═══ Records provided ═══
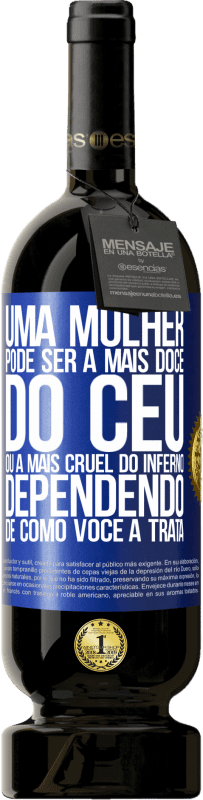 «Uma mulher pode ser a mais doce do céu, ou a mais cruel do inferno, dependendo de como você a trata» Edição Premium MBS® Reserva
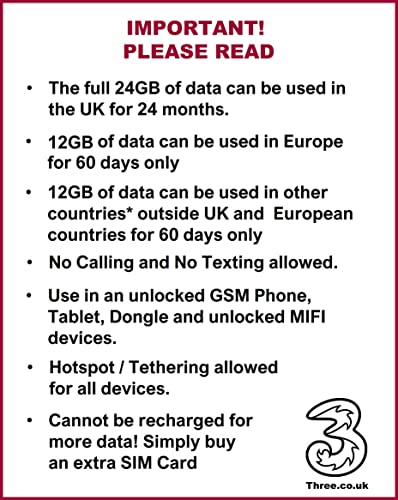 UK3 Prepaid Europe SIM Card 24 GB Data for up to 24 Months, 71 Destinations. No Calling and no Texting. Hotspot/Tethering Allowed. International Roaming Outside UK for 60 Days only.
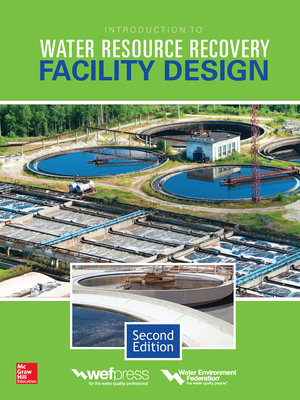 Introduction to Water Resource Recovery Facility Design, Second Edition - Water Environment Federation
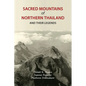 Sacred Mountains of Northern Thailand: And Their Legends - Paperback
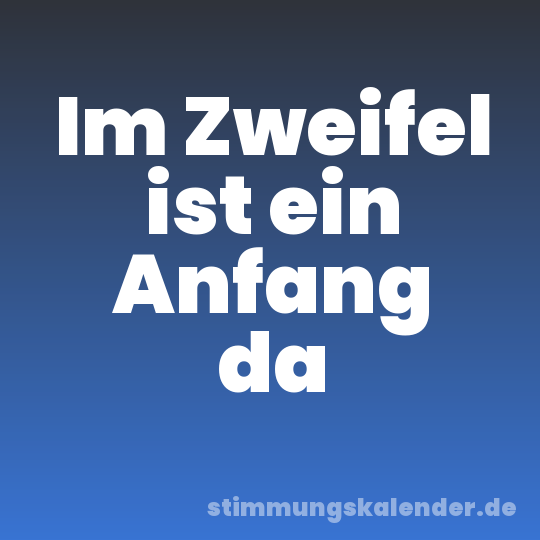 Im Zweifel ist ein Anfang da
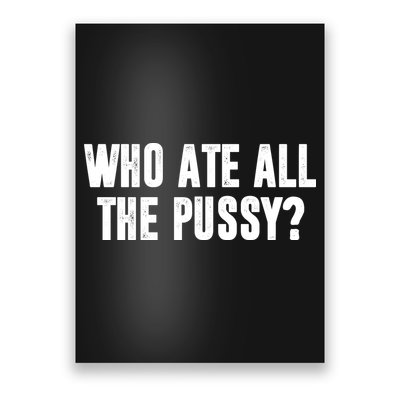 Who Ate All The Pussy Funny Poster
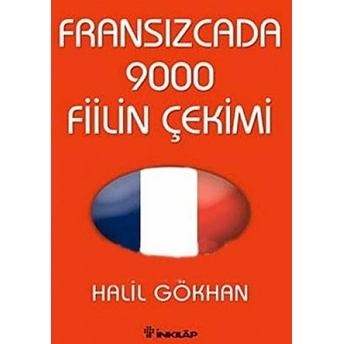 Fransızcada 9.000 Fiilin Çekimi Halil Gökhan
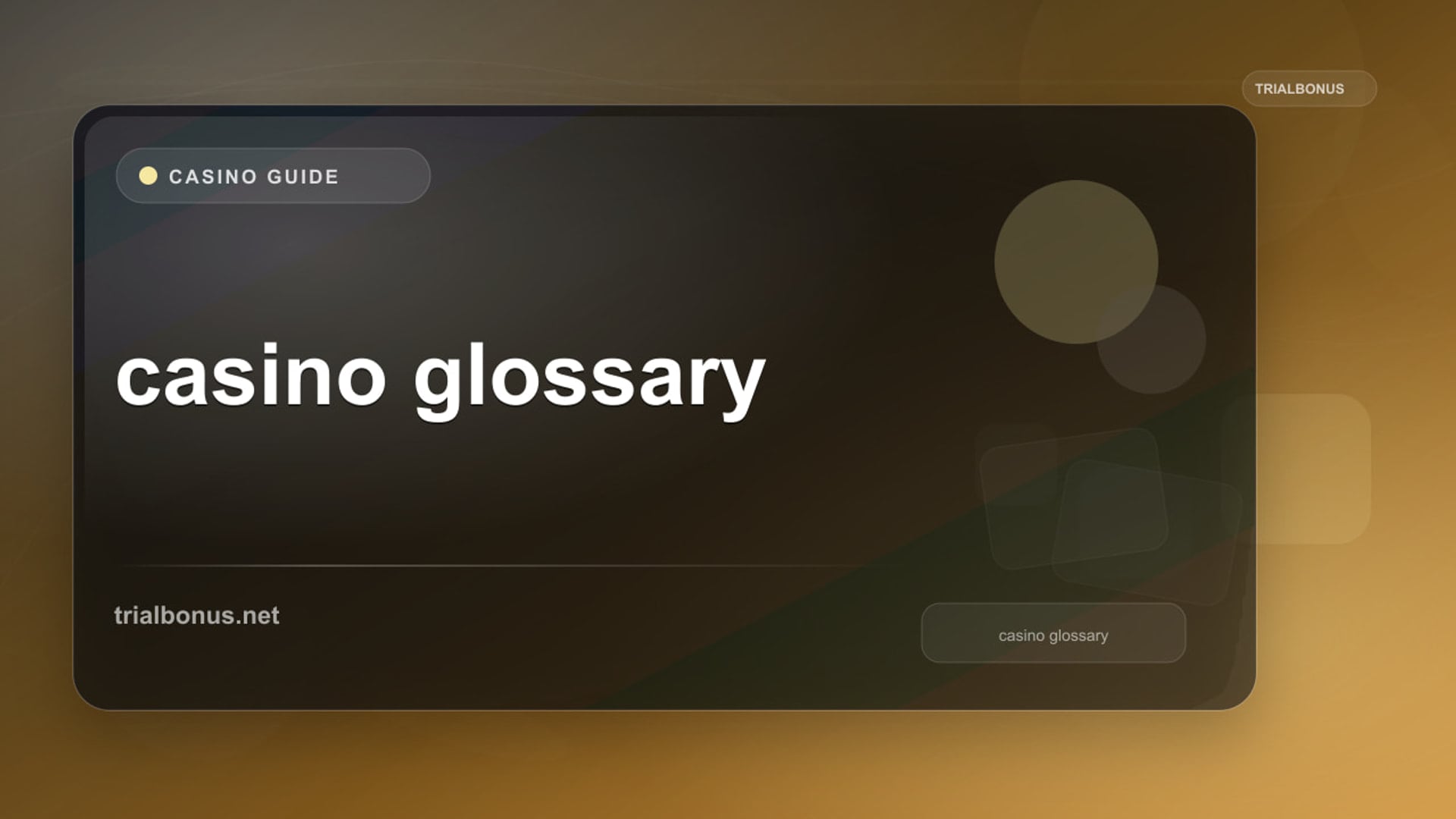 Online Casino Glossary: Terms, Rules and Player Tools review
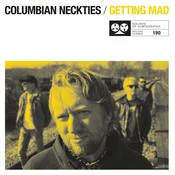 Columbian Neckties - Getting Mad (LP)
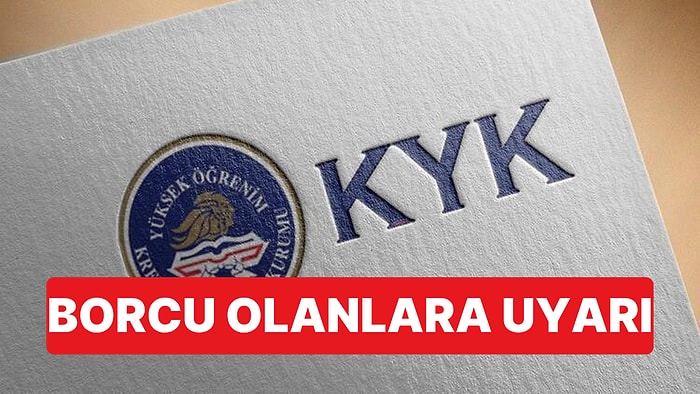 Bakanlıktan KYK Borcu Uyarısı: Borç ve İcra İddiasıyla Para İsteyenlere İtibar Etmeyin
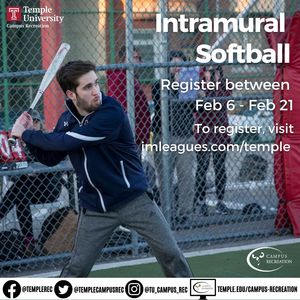 Registration for Intramural softball from February 6th to February 21st.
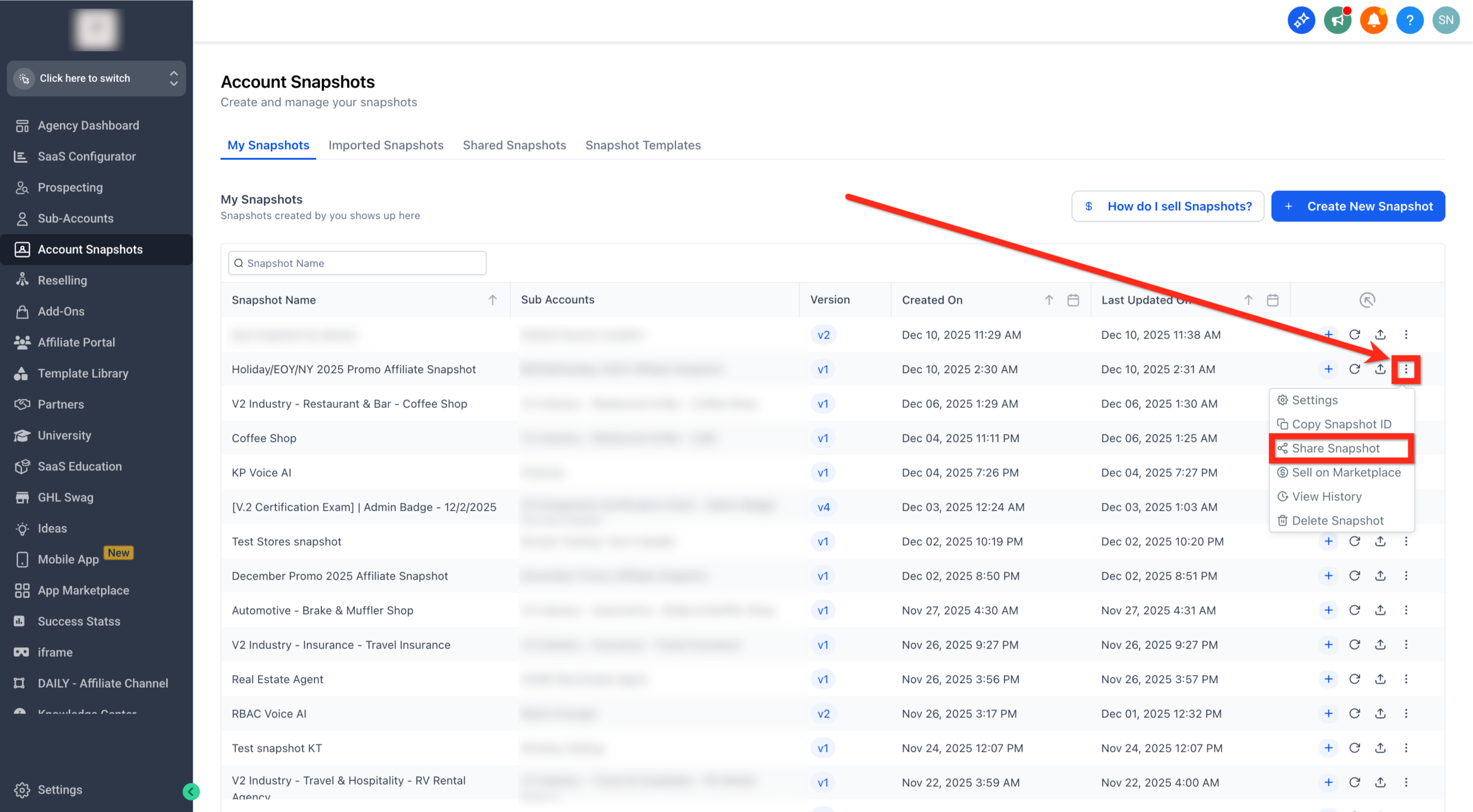 Screenshot highlighting a specific snapshot in the GoHighLevel 'My Snapshots' list, with the three-dots (ellipsis) menu opened to reveal the 'Share Snapshot' option.
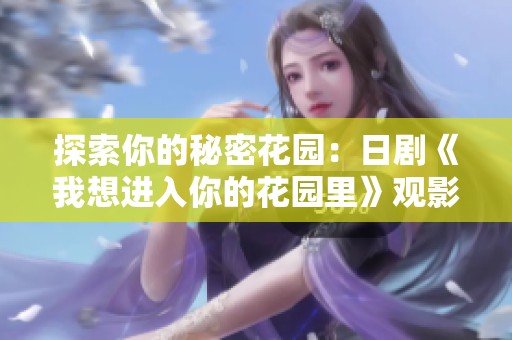 探索你的秘密花园：日剧《我想进入你的花园里》观影指南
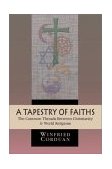 Tapestry of Faiths : The Common Threads Between Christianity and World Religions 1st 9780830826926 Front Cover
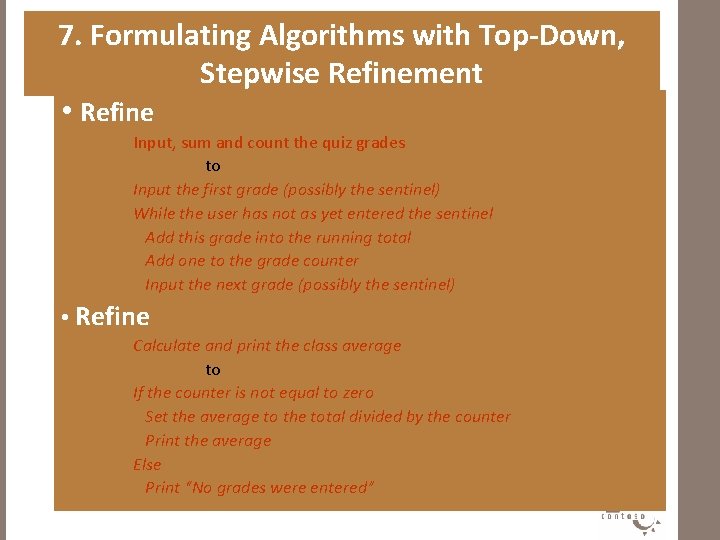 7. Formulating Algorithms with Top-Down, Stepwise Refinement • Refine Input, sum and count the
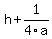 h%2B1%2F4a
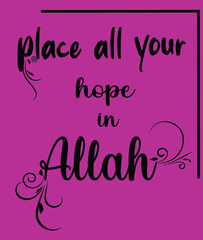 place all your hope in Allah vector t-shirt design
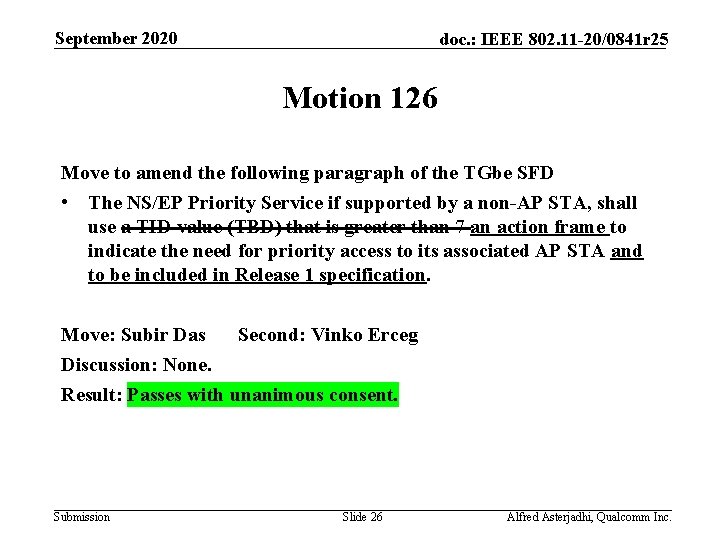 September 2020 doc. : IEEE 802. 11 -20/0841 r 25 Motion 126 Move to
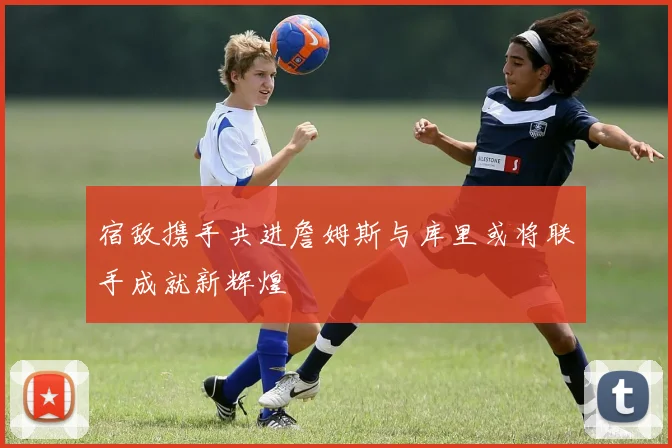 宿敌携手共进詹姆斯与库里或将联手成就新辉煌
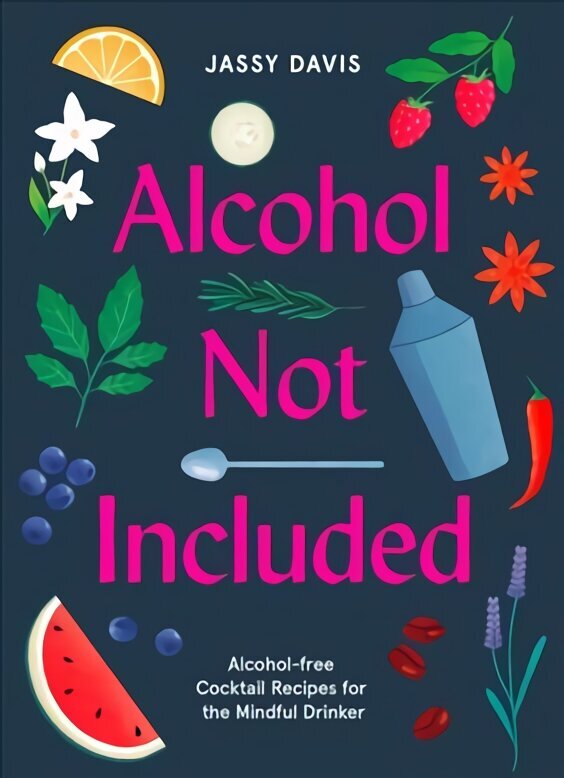 Alcohol Not Included: Alcohol-Free Cocktails for the Mindful Drinker hind ja info | Retseptiraamatud  | kaup24.ee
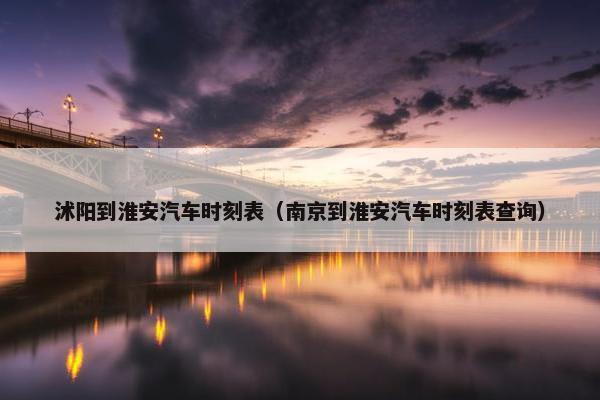 沭阳到淮安汽车时刻表（南京到淮安汽车时刻表查询）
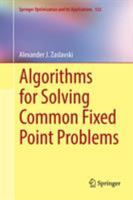 Algorithms for Solving Common Fixed Point Problems 3319774360 Book Cover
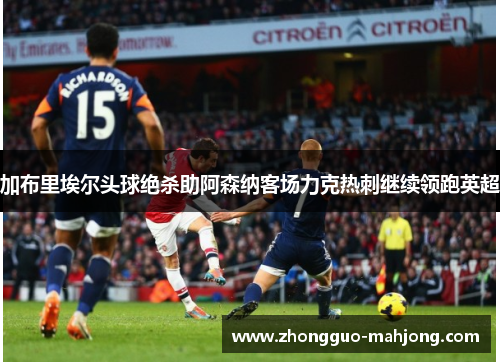 加布里埃尔头球绝杀助阿森纳客场力克热刺继续领跑英超
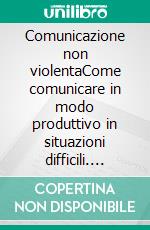 Comunicazione non violentaCome comunicare in modo produttivo in situazioni difficili. E-book. Formato EPUB ebook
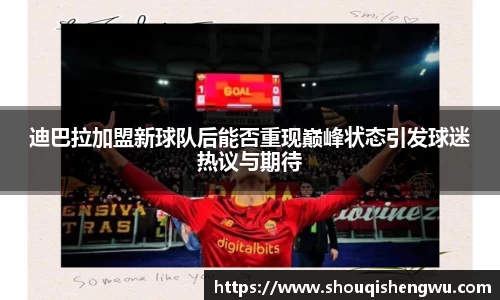 迪巴拉加盟新球队后能否重现巅峰状态引发球迷热议与期待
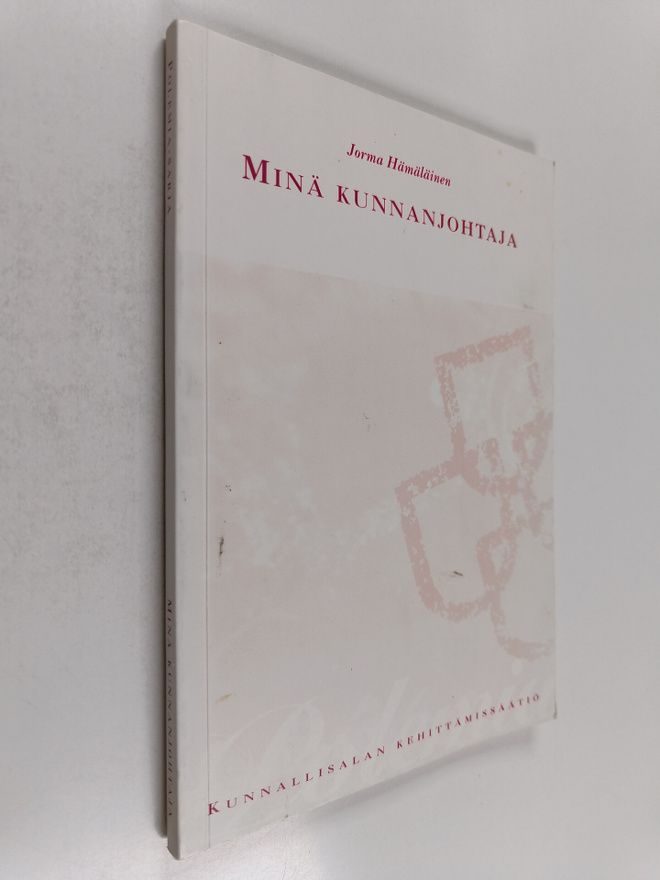 Jorma Hämäläinen : Minä kunnanjohtaja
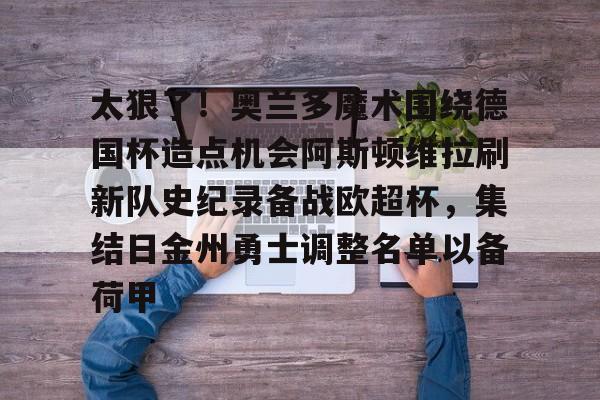 太狠了！奥兰多魔术围绕德国杯造点机会阿斯顿维拉刷新队史纪录备战欧超杯，集结日金州勇士调整名单以备荷甲的简单介绍
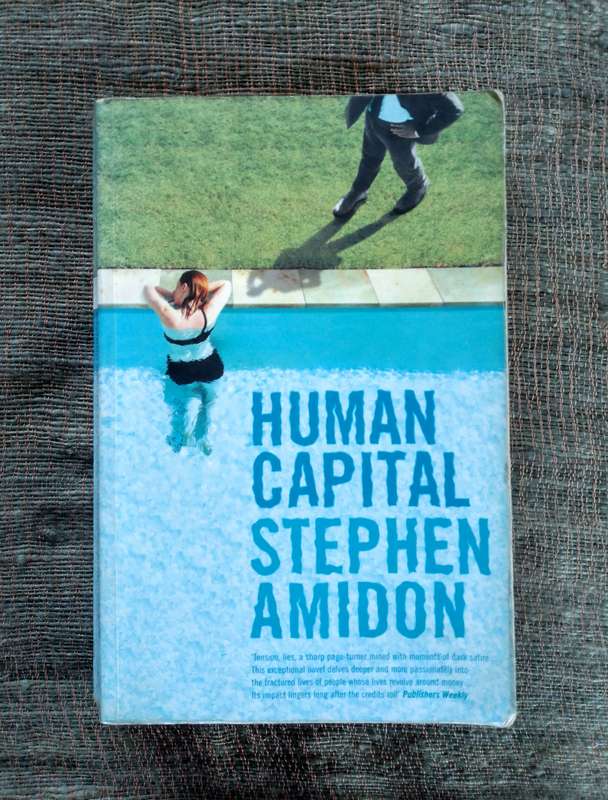 Human Capital by Stephen Amidon aww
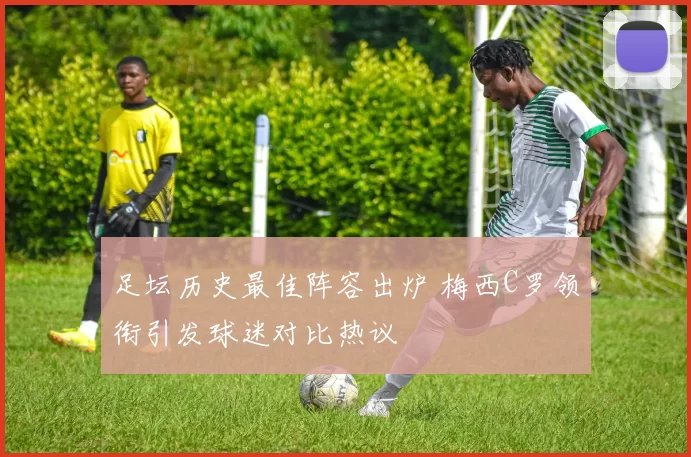 足坛历史最佳阵容出炉 梅西C罗领衔引发球迷对比热议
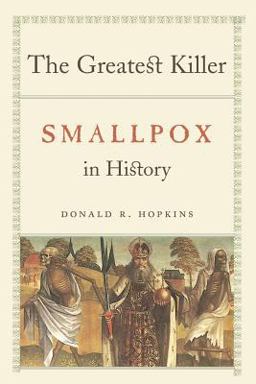 Greatest Killer Smallpox in History  9780226351681 Front Cover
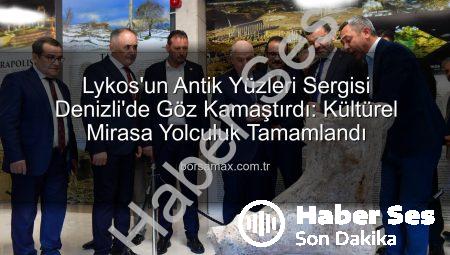 Denizli’de ‘Lykos’un Antik Yüzleri’ Sergisi Büyüledi: Cumhuriyet’in Kültür Mirası Göz Kamaştırıyor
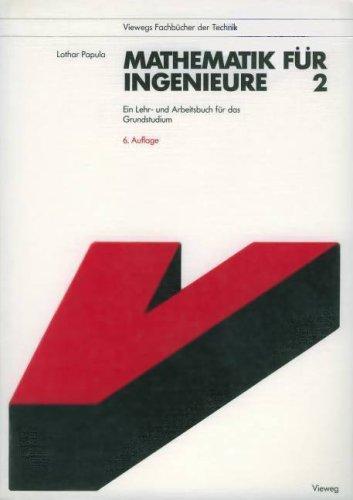 Mathematik für Ingenieure 2. Ein Lehr- und Arbeitsbuch für das Grundstudium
═══
▶ [Required work] The records above are to be repeated exactly, with every picture removed from the copy.

▶ [Problem solution]
 «Uma mulher pode ser a mais doce do céu, ou a mais cruel do inferno, dependendo de como você a trata» Edição Premium MBS® Reserva
 UK3 Prepaid Europe SIM Card 24 GB Data for up to 24 Months, 71 Destinations. No Calling and no Texting. Hotspot/Tethering Allowed. International Roaming Outside UK for 60 Days only.
 Introduction to Water Resource Recovery Facility Design, Second Edition - Water Environment Federation
 Sacred Mountains of Northern Thailand: And Their Legends - Paperback
 Im Zweifel ist ein Anfang da
 Who Ate All The Pussy Funny Poster
 Fransızcada 9.000 Fiilin Çekimi Halil Gökhan
 Online Casino Glossary: Terms, Rules and Player Tools review
 Columbian Neckties - Getting Mad (LP)
 Bakanlıktan KYK Borcu Uyarısı: Borç ve İcra İddiasıyla Para İsteyenlere İtibar Etmeyin
 Registration for Intramural softball from February 6th to February 21st.
 Screenshot highlighting a specific snapshot in the GoHighLevel 'My Snapshots' list, with the three-dots (ellipsis) menu opened to reveal the 'Share Snapshot' option.
 探索你的秘密花园：日剧《我想进入你的花园里》观影指南
 Tapestry of Faiths : The Common Threads Between Christianity and World Religions 1st 9780830826926 Front Cover
 7. Formulating Algorithms with Top-Down, Stepwise Refinement • Refine Input, sum and count the
 h%2B1%2F4a
 place all your hope in Allah vector t-shirt design
 September 2020 doc. : IEEE 802. 11 -20/0841 r 25 Motion 126 Move to
 宿敌携手共进詹姆斯与库里或将联手成就新辉煌
 Alcohol Not Included: Alcohol-Free Cocktails for the Mindful Drinker hind ja info | Retseptiraamatud  | kaup24.ee
 沭阳到淮安汽车时刻表（南京到淮安汽车时刻表查询）
 Algorithms for Solving Common Fixed Point Problems 3319774360 Book Cover
 加布里埃尔头球绝杀助阿森纳客场力克热刺继续领跑英超
 Comunicazione non violentaCome comunicare in modo produttivo in situazioni difficili. E-book. Formato EPUB ebook
 迪巴拉加盟新球队后能否重现巅峰状态引发球迷热议与期待
 Jorma Hämäläinen : Minä kunnanjohtaja
 太狠了！奥兰多魔术围绕德国杯造点机会阿斯顿维拉刷新队史纪录备战欧超杯，集结日金州勇士调整名单以备荷甲的简单介绍
 Human Capital by Stephen Amidon aww
 足坛历史最佳阵容出炉 梅西C罗领衔引发球迷对比热议
 Greatest Killer Smallpox in History  9780226351681 Front Cover
 Denizli’de ‘Lykos’un Antik Yüzleri’ Sergisi Büyüledi: Cumhuriyet’in Kültür Mirası Göz Kamaştırıyor
 Mathematik für Ingenieure 2. Ein Lehr- und Arbeitsbuch für das Grundstudium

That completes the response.